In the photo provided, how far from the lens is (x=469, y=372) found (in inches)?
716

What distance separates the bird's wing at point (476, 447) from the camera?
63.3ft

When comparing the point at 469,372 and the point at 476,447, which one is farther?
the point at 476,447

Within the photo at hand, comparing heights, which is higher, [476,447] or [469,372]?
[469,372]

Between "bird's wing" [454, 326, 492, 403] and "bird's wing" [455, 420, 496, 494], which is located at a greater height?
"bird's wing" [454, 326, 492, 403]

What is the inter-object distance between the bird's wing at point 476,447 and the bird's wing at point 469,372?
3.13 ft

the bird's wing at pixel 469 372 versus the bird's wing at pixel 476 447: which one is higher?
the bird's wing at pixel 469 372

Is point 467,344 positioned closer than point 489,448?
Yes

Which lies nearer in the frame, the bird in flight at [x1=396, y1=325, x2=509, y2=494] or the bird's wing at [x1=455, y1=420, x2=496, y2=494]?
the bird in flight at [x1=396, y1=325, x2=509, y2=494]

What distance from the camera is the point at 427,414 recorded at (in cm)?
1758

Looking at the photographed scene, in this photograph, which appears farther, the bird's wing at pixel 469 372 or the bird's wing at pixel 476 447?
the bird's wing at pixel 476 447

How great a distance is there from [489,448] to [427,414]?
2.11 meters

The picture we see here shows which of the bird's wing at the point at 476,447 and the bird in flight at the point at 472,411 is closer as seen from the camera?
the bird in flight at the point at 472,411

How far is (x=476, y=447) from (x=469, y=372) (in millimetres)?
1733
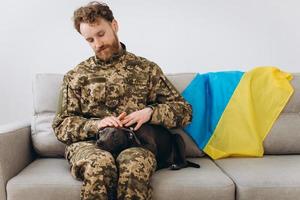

**Job**
Rewrite all of the records with every "camera" swapped for "viewer" and everything else left unchanged. Leave the pictures out of your answer.

**Solved exercise**
In the photo provided, how far from the lens is (x=469, y=372) found (in inches)?
716

What distance separates the bird's wing at point (476, 447) from the viewer?
63.3ft

When comparing the point at 469,372 and the point at 476,447, which one is farther?
the point at 476,447

Within the photo at hand, comparing heights, which is higher, [476,447] or [469,372]?
[469,372]

Between "bird's wing" [454, 326, 492, 403] and "bird's wing" [455, 420, 496, 494], which is located at a greater height?
"bird's wing" [454, 326, 492, 403]

What is the inter-object distance between the bird's wing at point 476,447 and the bird's wing at point 469,372?
3.13 ft

the bird's wing at pixel 469 372 versus the bird's wing at pixel 476 447: which one is higher?
the bird's wing at pixel 469 372

Is point 467,344 positioned closer than point 489,448?
Yes

Which lies nearer in the frame, the bird in flight at [x1=396, y1=325, x2=509, y2=494] or the bird's wing at [x1=455, y1=420, x2=496, y2=494]?
the bird in flight at [x1=396, y1=325, x2=509, y2=494]

What distance from the viewer is the point at 427,414 recorded at (in cm)?
1758

Looking at the photographed scene, in this photograph, which appears farther, the bird's wing at pixel 469 372 or the bird's wing at pixel 476 447?
the bird's wing at pixel 476 447

How great a distance is there from [489,448] to [427,414]?
2.11 meters

The picture we see here shows which of the bird's wing at the point at 476,447 and the bird in flight at the point at 472,411 is closer as seen from the viewer?
the bird in flight at the point at 472,411

How far is (x=476, y=447) from (x=469, y=372) (in millimetres)?
1733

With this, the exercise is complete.